··· AVAILABLE RECORDS ···

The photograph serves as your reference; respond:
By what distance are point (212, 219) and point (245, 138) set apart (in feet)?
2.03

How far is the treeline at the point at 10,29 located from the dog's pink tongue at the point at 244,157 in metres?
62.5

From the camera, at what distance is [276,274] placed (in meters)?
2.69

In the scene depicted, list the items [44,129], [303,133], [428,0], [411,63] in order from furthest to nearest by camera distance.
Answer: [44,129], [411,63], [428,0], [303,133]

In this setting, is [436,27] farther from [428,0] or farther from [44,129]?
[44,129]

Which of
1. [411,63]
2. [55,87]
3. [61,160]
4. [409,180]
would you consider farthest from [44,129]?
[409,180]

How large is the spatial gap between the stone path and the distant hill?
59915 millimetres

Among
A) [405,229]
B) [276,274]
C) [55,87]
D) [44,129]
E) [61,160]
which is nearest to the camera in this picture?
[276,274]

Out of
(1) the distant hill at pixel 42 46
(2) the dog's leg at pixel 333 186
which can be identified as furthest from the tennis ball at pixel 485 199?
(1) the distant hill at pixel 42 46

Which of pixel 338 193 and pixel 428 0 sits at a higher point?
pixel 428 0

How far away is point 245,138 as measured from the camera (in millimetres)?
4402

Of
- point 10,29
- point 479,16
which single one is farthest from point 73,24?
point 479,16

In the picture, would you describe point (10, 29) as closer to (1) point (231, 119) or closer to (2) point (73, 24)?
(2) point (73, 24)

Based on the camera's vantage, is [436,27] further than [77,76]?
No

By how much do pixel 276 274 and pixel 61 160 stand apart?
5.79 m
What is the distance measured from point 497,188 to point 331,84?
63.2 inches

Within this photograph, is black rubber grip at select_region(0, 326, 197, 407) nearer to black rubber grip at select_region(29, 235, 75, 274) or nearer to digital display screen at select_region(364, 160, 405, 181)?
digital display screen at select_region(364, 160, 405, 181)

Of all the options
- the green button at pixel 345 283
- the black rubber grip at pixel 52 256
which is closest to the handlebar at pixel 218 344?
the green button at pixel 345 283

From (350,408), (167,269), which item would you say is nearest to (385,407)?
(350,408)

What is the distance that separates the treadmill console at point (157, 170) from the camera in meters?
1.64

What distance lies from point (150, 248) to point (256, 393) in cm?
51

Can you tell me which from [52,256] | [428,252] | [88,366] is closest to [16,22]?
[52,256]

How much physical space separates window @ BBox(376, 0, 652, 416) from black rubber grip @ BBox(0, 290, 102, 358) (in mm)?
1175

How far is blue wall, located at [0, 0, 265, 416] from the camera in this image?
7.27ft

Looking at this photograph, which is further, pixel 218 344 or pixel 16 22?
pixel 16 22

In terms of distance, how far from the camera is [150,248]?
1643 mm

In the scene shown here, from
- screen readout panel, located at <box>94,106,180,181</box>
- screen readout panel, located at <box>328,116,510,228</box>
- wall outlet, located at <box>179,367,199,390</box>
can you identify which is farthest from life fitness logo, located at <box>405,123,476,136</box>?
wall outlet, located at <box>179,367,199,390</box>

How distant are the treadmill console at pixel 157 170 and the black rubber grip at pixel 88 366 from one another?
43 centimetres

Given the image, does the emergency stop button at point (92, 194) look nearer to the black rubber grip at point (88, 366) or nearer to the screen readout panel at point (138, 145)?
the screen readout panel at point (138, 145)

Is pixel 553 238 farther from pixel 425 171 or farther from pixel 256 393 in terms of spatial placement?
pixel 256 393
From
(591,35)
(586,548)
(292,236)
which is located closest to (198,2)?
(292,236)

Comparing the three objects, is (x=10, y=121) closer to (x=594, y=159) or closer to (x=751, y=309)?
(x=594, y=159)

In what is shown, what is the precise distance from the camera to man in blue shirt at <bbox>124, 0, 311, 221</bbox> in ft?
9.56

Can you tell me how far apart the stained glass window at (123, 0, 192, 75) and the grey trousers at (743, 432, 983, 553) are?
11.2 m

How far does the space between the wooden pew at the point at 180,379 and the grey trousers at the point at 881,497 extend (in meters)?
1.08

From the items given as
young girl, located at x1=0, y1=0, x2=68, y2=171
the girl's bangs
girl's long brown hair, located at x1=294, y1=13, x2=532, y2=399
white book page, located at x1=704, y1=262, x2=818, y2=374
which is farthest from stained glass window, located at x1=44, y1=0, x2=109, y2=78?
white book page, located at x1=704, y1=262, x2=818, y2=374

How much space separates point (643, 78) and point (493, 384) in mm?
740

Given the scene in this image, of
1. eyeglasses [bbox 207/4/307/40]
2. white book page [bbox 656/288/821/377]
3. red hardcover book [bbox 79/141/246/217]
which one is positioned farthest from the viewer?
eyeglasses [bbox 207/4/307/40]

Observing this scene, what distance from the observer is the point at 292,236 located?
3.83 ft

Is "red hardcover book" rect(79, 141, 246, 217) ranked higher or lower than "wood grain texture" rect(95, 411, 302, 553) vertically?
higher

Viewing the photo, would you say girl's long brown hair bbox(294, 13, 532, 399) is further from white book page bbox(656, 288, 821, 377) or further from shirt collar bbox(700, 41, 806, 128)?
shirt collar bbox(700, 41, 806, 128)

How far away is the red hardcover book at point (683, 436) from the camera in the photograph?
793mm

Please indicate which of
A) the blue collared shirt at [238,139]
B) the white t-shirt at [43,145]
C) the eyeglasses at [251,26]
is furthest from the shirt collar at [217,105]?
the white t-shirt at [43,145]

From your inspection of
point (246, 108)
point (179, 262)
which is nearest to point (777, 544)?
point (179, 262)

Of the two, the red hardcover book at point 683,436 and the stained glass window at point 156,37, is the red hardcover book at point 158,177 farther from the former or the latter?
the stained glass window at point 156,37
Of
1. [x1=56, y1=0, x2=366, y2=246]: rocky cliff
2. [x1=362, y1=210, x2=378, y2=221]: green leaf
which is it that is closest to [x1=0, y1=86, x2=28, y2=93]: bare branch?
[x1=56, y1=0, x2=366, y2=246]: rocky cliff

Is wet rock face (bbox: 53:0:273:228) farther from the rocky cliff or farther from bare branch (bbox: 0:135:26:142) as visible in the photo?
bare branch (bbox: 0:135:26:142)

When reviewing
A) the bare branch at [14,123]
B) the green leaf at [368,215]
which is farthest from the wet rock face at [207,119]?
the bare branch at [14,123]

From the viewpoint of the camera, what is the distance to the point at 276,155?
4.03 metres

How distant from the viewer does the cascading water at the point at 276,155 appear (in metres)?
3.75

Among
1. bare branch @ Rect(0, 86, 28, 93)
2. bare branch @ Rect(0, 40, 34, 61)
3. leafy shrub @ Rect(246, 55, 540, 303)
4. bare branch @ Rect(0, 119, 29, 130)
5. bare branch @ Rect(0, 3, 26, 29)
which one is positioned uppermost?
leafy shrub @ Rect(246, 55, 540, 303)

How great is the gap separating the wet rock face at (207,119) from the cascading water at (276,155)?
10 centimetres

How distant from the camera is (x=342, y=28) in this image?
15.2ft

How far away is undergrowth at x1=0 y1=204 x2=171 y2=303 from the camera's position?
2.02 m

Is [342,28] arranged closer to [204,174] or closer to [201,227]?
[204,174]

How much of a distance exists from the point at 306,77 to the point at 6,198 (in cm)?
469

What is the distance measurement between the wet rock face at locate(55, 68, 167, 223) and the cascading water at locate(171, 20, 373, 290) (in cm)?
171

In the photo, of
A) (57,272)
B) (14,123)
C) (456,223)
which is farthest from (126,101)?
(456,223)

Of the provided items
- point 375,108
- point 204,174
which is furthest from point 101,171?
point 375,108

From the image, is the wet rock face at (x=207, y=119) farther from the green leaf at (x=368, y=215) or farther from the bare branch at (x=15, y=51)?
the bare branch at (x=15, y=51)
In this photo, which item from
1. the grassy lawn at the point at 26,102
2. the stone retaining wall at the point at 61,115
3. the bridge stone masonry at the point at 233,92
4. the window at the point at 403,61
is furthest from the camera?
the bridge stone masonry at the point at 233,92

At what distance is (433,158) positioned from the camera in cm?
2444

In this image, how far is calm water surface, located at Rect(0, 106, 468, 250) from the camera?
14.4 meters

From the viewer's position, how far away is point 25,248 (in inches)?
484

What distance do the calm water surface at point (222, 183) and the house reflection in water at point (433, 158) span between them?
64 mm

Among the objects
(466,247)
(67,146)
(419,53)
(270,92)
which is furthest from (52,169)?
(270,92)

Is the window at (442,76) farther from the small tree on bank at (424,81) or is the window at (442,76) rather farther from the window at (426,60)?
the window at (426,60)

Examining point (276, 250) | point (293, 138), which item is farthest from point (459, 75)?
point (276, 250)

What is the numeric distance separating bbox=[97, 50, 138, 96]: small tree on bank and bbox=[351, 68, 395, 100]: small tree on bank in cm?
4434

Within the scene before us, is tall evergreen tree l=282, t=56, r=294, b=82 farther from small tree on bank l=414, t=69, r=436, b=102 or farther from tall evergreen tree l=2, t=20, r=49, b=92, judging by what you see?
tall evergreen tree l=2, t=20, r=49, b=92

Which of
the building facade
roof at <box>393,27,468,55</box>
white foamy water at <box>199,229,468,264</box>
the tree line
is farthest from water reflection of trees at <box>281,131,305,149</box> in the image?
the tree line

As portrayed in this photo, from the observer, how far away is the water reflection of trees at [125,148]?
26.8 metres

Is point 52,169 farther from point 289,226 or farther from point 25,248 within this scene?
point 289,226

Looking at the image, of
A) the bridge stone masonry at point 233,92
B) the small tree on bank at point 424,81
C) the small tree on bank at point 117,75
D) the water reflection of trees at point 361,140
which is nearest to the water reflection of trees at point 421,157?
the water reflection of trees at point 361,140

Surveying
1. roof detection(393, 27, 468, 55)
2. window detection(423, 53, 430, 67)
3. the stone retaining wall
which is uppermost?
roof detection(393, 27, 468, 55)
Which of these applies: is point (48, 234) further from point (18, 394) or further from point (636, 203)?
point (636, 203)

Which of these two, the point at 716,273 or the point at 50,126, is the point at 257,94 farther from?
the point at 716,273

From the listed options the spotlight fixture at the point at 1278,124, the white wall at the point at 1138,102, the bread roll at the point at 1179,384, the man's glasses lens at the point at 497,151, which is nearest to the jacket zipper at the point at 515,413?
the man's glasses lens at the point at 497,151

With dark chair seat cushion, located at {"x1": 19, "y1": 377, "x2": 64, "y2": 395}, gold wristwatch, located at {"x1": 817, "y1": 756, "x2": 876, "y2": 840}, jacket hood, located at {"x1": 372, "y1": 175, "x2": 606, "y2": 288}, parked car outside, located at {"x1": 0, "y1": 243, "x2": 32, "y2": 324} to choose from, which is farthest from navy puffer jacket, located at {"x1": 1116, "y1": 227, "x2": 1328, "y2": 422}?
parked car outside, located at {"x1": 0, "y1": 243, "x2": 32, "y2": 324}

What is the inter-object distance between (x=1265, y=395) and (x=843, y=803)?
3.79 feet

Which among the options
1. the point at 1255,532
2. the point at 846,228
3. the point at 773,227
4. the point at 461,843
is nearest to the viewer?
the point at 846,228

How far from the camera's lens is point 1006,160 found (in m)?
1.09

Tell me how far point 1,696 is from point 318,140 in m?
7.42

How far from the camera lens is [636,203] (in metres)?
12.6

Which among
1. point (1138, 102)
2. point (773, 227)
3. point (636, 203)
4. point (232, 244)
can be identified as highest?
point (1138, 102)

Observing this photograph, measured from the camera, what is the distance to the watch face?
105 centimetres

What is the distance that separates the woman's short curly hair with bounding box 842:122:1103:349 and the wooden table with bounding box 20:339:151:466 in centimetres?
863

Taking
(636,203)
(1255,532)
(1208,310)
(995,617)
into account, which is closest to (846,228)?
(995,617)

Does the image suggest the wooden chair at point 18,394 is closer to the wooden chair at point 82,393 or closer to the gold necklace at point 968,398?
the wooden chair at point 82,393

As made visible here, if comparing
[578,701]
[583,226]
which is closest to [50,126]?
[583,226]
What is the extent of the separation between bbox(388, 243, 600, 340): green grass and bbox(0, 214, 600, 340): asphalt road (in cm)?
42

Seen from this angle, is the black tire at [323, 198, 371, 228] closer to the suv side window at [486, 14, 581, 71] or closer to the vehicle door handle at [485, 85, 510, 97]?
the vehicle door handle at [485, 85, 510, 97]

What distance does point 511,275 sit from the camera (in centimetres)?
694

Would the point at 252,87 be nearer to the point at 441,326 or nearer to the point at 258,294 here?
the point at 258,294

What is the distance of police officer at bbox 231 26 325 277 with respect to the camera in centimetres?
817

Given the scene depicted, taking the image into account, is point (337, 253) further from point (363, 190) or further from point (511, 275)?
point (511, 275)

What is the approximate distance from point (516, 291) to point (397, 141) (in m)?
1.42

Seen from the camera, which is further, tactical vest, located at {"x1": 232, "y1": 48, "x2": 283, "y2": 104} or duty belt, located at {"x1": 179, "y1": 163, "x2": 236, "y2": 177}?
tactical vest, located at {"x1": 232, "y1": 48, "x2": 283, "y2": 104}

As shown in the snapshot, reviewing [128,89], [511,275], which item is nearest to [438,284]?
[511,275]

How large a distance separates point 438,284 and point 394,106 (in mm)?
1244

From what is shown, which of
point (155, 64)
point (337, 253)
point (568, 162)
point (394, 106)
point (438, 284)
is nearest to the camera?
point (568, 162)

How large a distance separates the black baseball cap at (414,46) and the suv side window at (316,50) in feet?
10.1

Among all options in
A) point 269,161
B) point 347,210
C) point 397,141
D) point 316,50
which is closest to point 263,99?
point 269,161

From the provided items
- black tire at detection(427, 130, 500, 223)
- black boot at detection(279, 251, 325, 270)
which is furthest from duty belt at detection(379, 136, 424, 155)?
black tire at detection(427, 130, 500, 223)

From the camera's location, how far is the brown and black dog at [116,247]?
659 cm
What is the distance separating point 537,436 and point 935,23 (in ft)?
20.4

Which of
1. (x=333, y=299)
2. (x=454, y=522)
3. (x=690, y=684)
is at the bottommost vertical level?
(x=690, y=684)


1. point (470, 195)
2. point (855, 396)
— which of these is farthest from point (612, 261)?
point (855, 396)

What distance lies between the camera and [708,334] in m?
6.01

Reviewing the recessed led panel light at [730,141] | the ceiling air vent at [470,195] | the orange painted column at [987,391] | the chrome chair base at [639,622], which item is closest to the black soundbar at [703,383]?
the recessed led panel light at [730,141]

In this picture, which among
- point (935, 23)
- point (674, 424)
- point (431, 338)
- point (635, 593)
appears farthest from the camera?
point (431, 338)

···

WHAT YOU HAVE TO DO
Return exactly the lines of the data, and only those, from the line with "1. point (470, 195)" through the last line, inclusive.

OUTPUT BELOW
1. point (470, 195)
2. point (855, 396)
— which of these is farthest from point (612, 261)?
point (855, 396)

What distance lies between the camera and [708,334] in m?
6.01

Reviewing the recessed led panel light at [730,141] | the ceiling air vent at [470,195] | the orange painted column at [987,391] | the chrome chair base at [639,622], which item is closest to the black soundbar at [703,383]?
the recessed led panel light at [730,141]

In this picture, which among
- point (935, 23)
- point (674, 424)
- point (431, 338)
- point (635, 593)
appears farthest from the camera?
point (431, 338)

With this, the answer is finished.